Not surprisingly, Scott is just as intense in the classroom as she is in the pool. In fact, she admits that she actually gets more nervous before a test than she does before a race. That’s not really shocking, considering she’s taking an Honors-heavy courseload this year that includes Anatomy, Criminology, Western Literature, Biology, Psychology, and Political Science. And in the rare moments of downtime between school, practice, meets, homework, meals, and sleep, Scott enjoys hanging with friends, and still plays some songs she learned when she took piano lessons as a youngster.

 

“My parents are very strict with schoolwork,” Scott said. “They make sure I’ve done my homework before I watch TV or go on my phone.

 

“They’re the same with swimming, always making sure I have what I need. My dad travels with me most of the time and makes sure I’m doing what I need to do to prepare. Mom does a lot for me. I don’t think she knows that I know, but she’s always making sure I have my pasta and chicken before a meet, packing me the little snack I love, things that make my day. And my little sister Lauren is my best friend. I wouldn’t be able to do everything I do if they weren’t there to support me.”

 

The next step of her swimming career, however, is one that Scott will take by herself. For someone who loves spending time in the ocean, Scott will head to the decidedly landlocked state of Indiana, where she has accepted a full scholarship to the University of Indiana (the closest large body of water, the southern tip of Lake Michigan, is 200 miles away).

 

“I was not looking up north at all,” Scott said. “I started my search early in my junior year. I was looking at SEC and ACC schools in warmer states. But during the US World Trial Championships, Indiana reached out, and I made an official visit. The program is amazing, the campus is beautiful. We were really impressed with it.”

 

Scott is looking to pursue a science degree and is hoping she can make an immediate impact for the nationally ranked Hoosier swim team.

 

“The coaches told me there’s a spot on the A Medley Relay team and I’ll have an opportunity to be on that,” Scott said. “But I have to earn that. I expect to train hard and eventually earn it. I’m going to do whatever it takes to earn that spot on the relay and see where it goes from there. I want to help as much as I can. I’m not only going for sprint, but also middle distance and backstroke, too. Whatever is best for the team, that’s what I want to do.”

 

But that’s still many months away. For now, Scott will be focused on going out with a bang … and a couple more district and state medals.

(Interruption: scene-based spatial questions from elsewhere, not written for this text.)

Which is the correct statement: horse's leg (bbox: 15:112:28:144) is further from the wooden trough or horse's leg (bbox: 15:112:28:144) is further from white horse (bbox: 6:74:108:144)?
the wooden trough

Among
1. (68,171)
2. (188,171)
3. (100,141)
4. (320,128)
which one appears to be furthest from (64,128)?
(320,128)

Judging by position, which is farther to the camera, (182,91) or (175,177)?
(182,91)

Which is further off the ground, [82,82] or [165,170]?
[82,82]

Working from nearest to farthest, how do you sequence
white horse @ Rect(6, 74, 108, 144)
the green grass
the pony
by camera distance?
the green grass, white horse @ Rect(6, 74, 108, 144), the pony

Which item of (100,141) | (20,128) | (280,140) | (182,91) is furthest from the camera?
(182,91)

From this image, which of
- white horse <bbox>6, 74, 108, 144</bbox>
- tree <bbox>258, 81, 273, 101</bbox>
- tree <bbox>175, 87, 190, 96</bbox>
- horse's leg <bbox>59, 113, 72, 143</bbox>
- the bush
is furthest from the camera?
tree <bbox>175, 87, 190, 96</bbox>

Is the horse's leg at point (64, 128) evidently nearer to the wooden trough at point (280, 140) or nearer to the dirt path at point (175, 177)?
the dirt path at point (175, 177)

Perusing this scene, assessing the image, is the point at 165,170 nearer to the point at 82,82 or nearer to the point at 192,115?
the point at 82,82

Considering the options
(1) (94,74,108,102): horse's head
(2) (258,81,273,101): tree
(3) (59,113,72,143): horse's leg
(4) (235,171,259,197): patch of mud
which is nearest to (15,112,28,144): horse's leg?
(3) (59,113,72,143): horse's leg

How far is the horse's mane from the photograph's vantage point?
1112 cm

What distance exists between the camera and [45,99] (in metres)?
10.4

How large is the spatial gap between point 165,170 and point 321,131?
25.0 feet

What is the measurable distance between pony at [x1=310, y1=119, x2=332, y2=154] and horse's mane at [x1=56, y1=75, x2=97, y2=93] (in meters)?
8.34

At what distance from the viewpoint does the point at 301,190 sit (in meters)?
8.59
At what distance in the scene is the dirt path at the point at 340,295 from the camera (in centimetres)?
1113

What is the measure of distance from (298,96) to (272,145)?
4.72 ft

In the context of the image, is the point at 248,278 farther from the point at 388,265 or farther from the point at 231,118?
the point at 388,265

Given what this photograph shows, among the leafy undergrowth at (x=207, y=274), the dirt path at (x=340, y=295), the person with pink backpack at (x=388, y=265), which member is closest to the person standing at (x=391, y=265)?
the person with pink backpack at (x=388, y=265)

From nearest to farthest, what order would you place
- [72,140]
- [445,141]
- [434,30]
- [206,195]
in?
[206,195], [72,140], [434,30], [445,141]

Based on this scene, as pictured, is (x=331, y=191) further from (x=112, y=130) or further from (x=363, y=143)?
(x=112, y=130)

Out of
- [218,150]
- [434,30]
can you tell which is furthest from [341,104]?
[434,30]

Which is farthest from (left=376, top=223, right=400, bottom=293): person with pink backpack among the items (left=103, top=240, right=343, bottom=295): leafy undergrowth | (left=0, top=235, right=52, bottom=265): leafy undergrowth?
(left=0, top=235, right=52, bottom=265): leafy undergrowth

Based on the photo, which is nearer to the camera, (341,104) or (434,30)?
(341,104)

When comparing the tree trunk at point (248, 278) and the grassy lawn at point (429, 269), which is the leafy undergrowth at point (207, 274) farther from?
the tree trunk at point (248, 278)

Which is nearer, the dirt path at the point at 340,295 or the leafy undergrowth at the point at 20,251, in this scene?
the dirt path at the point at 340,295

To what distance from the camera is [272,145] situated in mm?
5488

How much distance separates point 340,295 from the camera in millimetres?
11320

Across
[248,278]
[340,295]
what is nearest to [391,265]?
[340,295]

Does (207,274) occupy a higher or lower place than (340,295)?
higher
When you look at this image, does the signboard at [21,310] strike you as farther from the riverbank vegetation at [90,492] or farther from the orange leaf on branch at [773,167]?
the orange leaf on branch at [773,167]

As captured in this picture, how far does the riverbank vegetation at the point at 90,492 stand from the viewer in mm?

And her coaches are going to enjoy watching.

 

“Morgan is a once-in-a-lifetime athlete to coach,” Grant said. “This is my third year with team and to have an athlete like this, all her groundwork and hard work was laid out before I got there. I’m just happy to have been brought along on this crazy ride.”

 

“This is my 21st year as a coach, and I’ve graduated many athletes, but when you have a really good athlete for a long period of time, you spend more time with them because you go with them to more meets and go longer into the season,” Kukla said. “That’s when you really get to know them better. I know Morgan better than probably 90 percent of the athletes I’ve ever had. I’m going to miss her tremendously.”

 

And once Scott has hung up her Pennridge swim cap for the last time, she said she hopes to have imparted upon the next group of swimmers how much she loves being a part of the team and how accomplishing your goals only comes if you put in the time and effort.

 

Most of all, though, she hopes she’s remembered less for being an outstanding swimmer, and more for being an exemplary person.

 

“I would love to be remembered as a great swimmer, but more importantly, as someone who was kind and caring and treated everyone as they would like to be treated,” Scott said. “Anyone can be a great swimmer and leave nothing else to be talked about. I would rather be remembered as being kind and nice. I think I’d like to be remembered like that.”